Provided passage:

Diatoms have that sinking feeling
Phytoplankton fluxes to the interior of the Southern Ocean contribute to the drawdown of atmospheric carbon to the deep ocean. But which species are involved and where do they come from? A new project aims to find out.
Diatoms are a supremely successful group of microscopic phytoplankton with an ability to metabolise silica to construct their intricate, yet robust skeletons, known as frustules. This group of ancient unicellular plants are considered the base of the Southern Ocean food web as they are responsible for 75% of its annual primary production, through photosynthesis, at the ocean’s surface. Through photosynthesis, diatoms draw in atmospheric carbon dioxide to convert into sugars for cell function and reproduction. The frustule of the diatom, aside from providing an enclosure for cell contents, also provides protection to the cell from zooplankton predation. However, there is a trade-off between strengthening the frustule and staying afloat within the sun-lit, wind-mixed, surface waters.
Diatoms can sink rapidly from the surface waters through ‘heavy’ aggregations of cells, natural cell death and large mixing events of surface waters to deeper levels. Most commonly though, they are consumed by predators and repackaged into ‘lead-balloon’ faecal pellets. By sinking away from the surface waters, diatoms contribute significantly to the drawdown of atmospheric carbon into the deep ocean. Their frustules can also be preserved in the sediments in such numbers that they can tell us the story of the water masses in which they lived. However, despite their importance in past and present Antarctic ecosystems and the carbon cycle, our knowledge of the ecology and distribution of diatoms in the Southern Ocean remains generalised at best.

Exercise instructions: Set down the full diatom text above word for word.

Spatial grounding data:
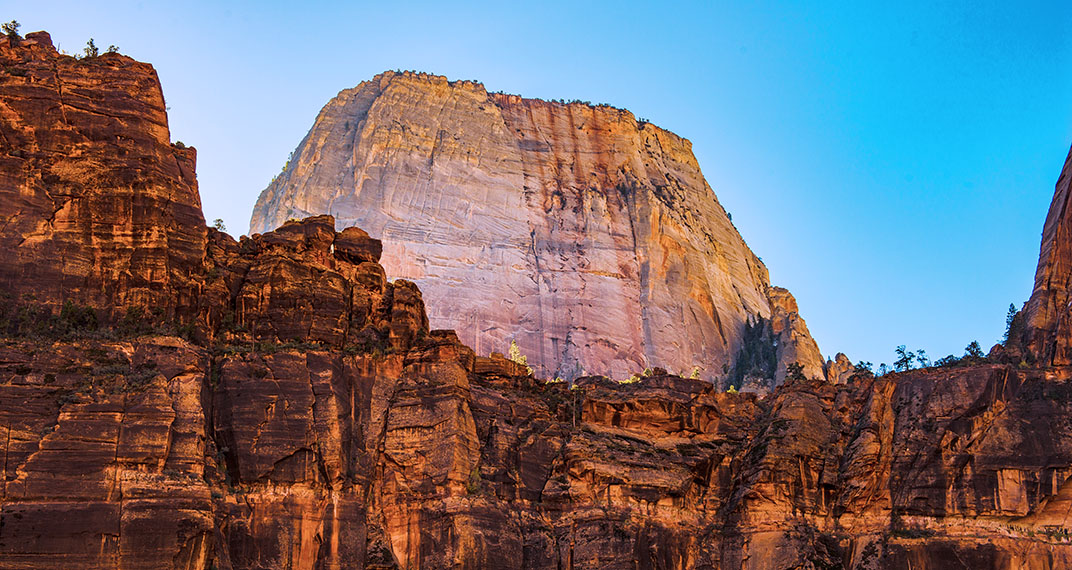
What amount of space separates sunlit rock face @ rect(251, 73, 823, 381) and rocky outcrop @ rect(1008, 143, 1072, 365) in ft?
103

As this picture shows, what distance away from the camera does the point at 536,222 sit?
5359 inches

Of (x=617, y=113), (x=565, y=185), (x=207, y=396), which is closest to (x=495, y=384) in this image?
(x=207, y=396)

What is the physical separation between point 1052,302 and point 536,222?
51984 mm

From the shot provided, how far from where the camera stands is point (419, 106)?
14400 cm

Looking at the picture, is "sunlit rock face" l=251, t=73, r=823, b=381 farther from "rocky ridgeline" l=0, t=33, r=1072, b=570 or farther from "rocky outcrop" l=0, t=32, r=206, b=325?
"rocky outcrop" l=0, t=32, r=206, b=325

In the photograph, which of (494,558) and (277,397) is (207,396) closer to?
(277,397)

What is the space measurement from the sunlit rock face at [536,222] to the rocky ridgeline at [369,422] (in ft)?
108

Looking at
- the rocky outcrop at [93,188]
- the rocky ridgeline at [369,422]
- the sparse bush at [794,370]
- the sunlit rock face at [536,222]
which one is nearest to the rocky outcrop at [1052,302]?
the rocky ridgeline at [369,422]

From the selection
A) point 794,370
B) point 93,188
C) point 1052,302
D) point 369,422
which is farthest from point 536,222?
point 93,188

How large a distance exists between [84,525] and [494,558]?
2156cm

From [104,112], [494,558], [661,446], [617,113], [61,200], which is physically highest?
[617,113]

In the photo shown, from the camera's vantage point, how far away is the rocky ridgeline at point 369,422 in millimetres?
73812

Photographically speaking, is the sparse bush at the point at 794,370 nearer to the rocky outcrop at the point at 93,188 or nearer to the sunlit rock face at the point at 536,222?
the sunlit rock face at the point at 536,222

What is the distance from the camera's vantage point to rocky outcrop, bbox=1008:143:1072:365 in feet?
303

Exercise answer:
Diatoms have that sinking feeling
Phytoplankton fluxes to the interior of the Southern Ocean contribute to the drawdown of atmospheric carbon to the deep ocean. But which species are involved and where do they come from? A new project aims to find out.
Diatoms are a supremely successful group of microscopic phytoplankton with an ability to metabolise silica to construct their intricate, yet robust skeletons, known as frustules. This group of ancient unicellular plants are considered the base of the Southern Ocean food web as they are responsible for 75% of its annual primary production, through photosynthesis, at the ocean’s surface. Through photosynthesis, diatoms draw in atmospheric carbon dioxide to convert into sugars for cell function and reproduction. The frustule of the diatom, aside from providing an enclosure for cell contents, also provides protection to the cell from zooplankton predation. However, there is a trade-off between strengthening the frustule and staying afloat within the sun-lit, wind-mixed, surface waters.
Diatoms can sink rapidly from the surface waters through ‘heavy’ aggregations of cells, natural cell death and large mixing events of surface waters to deeper levels. Most commonly though, they are consumed by predators and repackaged into ‘lead-balloon’ faecal pellets. By sinking away from the surface waters, diatoms contribute significantly to the drawdown of atmospheric carbon into the deep ocean. Their frustules can also be preserved in the sediments in such numbers that they can tell us the story of the water masses in which they lived. However, despite their importance in past and present Antarctic ecosystems and the carbon cycle, our knowledge of the ecology and distribution of diatoms in the Southern Ocean remains generalised at best.